§ REQUIRED ACTION: Write out all entries word for word.

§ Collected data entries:
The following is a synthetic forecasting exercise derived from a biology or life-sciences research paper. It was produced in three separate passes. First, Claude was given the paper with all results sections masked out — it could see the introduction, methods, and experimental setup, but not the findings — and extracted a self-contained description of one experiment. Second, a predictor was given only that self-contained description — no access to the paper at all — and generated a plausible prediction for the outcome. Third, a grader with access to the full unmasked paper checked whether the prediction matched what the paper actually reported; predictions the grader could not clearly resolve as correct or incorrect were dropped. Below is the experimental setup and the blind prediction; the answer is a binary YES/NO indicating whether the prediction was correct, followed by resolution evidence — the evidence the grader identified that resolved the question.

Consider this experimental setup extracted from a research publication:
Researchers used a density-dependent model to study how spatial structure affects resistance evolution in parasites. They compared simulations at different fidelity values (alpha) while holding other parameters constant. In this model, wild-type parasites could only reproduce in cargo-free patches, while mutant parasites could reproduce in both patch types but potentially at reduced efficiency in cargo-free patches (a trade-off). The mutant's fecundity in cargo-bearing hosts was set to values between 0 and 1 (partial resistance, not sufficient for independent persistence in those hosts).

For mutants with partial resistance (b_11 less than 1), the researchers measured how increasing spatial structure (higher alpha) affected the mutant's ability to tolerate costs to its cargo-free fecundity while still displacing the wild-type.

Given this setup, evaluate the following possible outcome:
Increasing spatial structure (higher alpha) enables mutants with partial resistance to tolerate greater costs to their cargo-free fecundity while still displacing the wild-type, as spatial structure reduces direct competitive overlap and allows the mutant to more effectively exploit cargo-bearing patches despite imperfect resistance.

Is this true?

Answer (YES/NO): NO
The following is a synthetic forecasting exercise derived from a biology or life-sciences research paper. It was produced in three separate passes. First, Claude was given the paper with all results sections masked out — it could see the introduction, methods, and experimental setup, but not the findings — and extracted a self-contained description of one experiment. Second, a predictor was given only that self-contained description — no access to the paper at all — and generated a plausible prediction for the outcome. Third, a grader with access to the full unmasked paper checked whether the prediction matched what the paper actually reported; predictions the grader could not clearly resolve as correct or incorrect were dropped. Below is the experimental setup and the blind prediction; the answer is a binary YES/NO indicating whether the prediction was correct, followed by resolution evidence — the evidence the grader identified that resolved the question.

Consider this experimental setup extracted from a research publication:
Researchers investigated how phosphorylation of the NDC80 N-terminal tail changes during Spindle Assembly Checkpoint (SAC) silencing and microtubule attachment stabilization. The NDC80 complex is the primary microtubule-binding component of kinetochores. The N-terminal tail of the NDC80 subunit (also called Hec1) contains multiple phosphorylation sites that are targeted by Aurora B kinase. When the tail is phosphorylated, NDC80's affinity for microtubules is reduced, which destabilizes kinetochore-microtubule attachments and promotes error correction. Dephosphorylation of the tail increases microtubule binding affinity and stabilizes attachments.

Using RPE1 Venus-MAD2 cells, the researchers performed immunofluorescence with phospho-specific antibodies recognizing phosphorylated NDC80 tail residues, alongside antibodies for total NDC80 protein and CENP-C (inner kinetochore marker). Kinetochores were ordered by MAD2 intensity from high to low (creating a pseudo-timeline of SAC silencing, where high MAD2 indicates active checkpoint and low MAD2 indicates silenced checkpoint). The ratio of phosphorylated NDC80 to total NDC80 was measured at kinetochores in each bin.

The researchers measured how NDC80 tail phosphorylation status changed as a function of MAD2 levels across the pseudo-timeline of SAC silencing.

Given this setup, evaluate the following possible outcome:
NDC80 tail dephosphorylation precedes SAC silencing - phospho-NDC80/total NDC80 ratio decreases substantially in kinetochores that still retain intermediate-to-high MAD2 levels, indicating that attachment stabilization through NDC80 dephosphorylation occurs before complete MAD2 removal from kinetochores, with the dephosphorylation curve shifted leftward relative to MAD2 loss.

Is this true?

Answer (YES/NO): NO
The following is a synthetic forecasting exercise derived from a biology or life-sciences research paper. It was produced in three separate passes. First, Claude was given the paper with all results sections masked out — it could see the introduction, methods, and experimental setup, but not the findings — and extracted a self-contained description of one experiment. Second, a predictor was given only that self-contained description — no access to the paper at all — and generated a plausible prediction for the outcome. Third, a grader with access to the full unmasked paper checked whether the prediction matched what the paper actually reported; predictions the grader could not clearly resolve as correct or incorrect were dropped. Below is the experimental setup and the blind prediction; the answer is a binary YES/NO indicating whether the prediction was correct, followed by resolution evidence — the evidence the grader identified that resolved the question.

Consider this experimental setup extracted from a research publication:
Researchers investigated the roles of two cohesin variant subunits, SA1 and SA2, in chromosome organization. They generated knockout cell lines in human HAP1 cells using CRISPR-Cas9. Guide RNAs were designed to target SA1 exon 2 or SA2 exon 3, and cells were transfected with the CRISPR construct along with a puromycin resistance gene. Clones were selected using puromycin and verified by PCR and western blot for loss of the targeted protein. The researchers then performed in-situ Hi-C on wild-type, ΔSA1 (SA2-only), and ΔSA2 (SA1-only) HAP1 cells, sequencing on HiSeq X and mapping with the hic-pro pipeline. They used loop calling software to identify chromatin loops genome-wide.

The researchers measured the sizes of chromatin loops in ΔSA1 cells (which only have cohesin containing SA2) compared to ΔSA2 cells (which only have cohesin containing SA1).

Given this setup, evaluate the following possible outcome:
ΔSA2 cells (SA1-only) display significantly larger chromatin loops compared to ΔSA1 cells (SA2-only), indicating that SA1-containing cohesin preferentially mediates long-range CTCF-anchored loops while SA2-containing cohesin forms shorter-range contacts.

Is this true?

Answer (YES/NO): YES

§ RESPONSE TO THIS EXERCISE:
The following is a synthetic forecasting exercise derived from a biology or life-sciences research paper. It was produced in three separate passes. First, Claude was given the paper with all results sections masked out — it could see the introduction, methods, and experimental setup, but not the findings — and extracted a self-contained description of one experiment. Second, a predictor was given only that self-contained description — no access to the paper at all — and generated a plausible prediction for the outcome. Third, a grader with access to the full unmasked paper checked whether the prediction matched what the paper actually reported; predictions the grader could not clearly resolve as correct or incorrect were dropped. Below is the experimental setup and the blind prediction; the answer is a binary YES/NO indicating whether the prediction was correct, followed by resolution evidence — the evidence the grader identified that resolved the question.

Consider this experimental setup extracted from a research publication:
Researchers used a density-dependent model to study how spatial structure affects resistance evolution in parasites. They compared simulations at different fidelity values (alpha) while holding other parameters constant. In this model, wild-type parasites could only reproduce in cargo-free patches, while mutant parasites could reproduce in both patch types but potentially at reduced efficiency in cargo-free patches (a trade-off). The mutant's fecundity in cargo-bearing hosts was set to values between 0 and 1 (partial resistance, not sufficient for independent persistence in those hosts).

For mutants with partial resistance (b_11 less than 1), the researchers measured how increasing spatial structure (higher alpha) affected the mutant's ability to tolerate costs to its cargo-free fecundity while still displacing the wild-type.

Given this setup, evaluate the following possible outcome:
Increasing spatial structure (higher alpha) enables mutants with partial resistance to tolerate greater costs to their cargo-free fecundity while still displacing the wild-type, as spatial structure reduces direct competitive overlap and allows the mutant to more effectively exploit cargo-bearing patches despite imperfect resistance.

Is this true?

Answer (YES/NO): NO
The following is a synthetic forecasting exercise derived from a biology or life-sciences research paper. It was produced in three separate passes. First, Claude was given the paper with all results sections masked out — it could see the introduction, methods, and experimental setup, but not the findings — and extracted a self-contained description of one experiment. Second, a predictor was given only that self-contained description — no access to the paper at all — and generated a plausible prediction for the outcome. Third, a grader with access to the full unmasked paper checked whether the prediction matched what the paper actually reported; predictions the grader could not clearly resolve as correct or incorrect were dropped. Below is the experimental setup and the blind prediction; the answer is a binary YES/NO indicating whether the prediction was correct, followed by resolution evidence — the evidence the grader identified that resolved the question.

Consider this experimental setup extracted from a research publication:
Researchers investigated how phosphorylation of the NDC80 N-terminal tail changes during Spindle Assembly Checkpoint (SAC) silencing and microtubule attachment stabilization. The NDC80 complex is the primary microtubule-binding component of kinetochores. The N-terminal tail of the NDC80 subunit (also called Hec1) contains multiple phosphorylation sites that are targeted by Aurora B kinase. When the tail is phosphorylated, NDC80's affinity for microtubules is reduced, which destabilizes kinetochore-microtubule attachments and promotes error correction. Dephosphorylation of the tail increases microtubule binding affinity and stabilizes attachments.

Using RPE1 Venus-MAD2 cells, the researchers performed immunofluorescence with phospho-specific antibodies recognizing phosphorylated NDC80 tail residues, alongside antibodies for total NDC80 protein and CENP-C (inner kinetochore marker). Kinetochores were ordered by MAD2 intensity from high to low (creating a pseudo-timeline of SAC silencing, where high MAD2 indicates active checkpoint and low MAD2 indicates silenced checkpoint). The ratio of phosphorylated NDC80 to total NDC80 was measured at kinetochores in each bin.

The researchers measured how NDC80 tail phosphorylation status changed as a function of MAD2 levels across the pseudo-timeline of SAC silencing.

Given this setup, evaluate the following possible outcome:
NDC80 tail dephosphorylation precedes SAC silencing - phospho-NDC80/total NDC80 ratio decreases substantially in kinetochores that still retain intermediate-to-high MAD2 levels, indicating that attachment stabilization through NDC80 dephosphorylation occurs before complete MAD2 removal from kinetochores, with the dephosphorylation curve shifted leftward relative to MAD2 loss.

Is this true?

Answer (YES/NO): NO
The following is a synthetic forecasting exercise derived from a biology or life-sciences research paper. It was produced in three separate passes. First, Claude was given the paper with all results sections masked out — it could see the introduction, methods, and experimental setup, but not the findings — and extracted a self-contained description of one experiment. Second, a predictor was given only that self-contained description — no access to the paper at all — and generated a plausible prediction for the outcome. Third, a grader with access to the full unmasked paper checked whether the prediction matched what the paper actually reported; predictions the grader could not clearly resolve as correct or incorrect were dropped. Below is the experimental setup and the blind prediction; the answer is a binary YES/NO indicating whether the prediction was correct, followed by resolution evidence — the evidence the grader identified that resolved the question.

Consider this experimental setup extracted from a research publication:
Researchers investigated the roles of two cohesin variant subunits, SA1 and SA2, in chromosome organization. They generated knockout cell lines in human HAP1 cells using CRISPR-Cas9. Guide RNAs were designed to target SA1 exon 2 or SA2 exon 3, and cells were transfected with the CRISPR construct along with a puromycin resistance gene. Clones were selected using puromycin and verified by PCR and western blot for loss of the targeted protein. The researchers then performed in-situ Hi-C on wild-type, ΔSA1 (SA2-only), and ΔSA2 (SA1-only) HAP1 cells, sequencing on HiSeq X and mapping with the hic-pro pipeline. They used loop calling software to identify chromatin loops genome-wide.

The researchers measured the sizes of chromatin loops in ΔSA1 cells (which only have cohesin containing SA2) compared to ΔSA2 cells (which only have cohesin containing SA1).

Given this setup, evaluate the following possible outcome:
ΔSA2 cells (SA1-only) display significantly larger chromatin loops compared to ΔSA1 cells (SA2-only), indicating that SA1-containing cohesin preferentially mediates long-range CTCF-anchored loops while SA2-containing cohesin forms shorter-range contacts.

Is this true?

Answer (YES/NO): YES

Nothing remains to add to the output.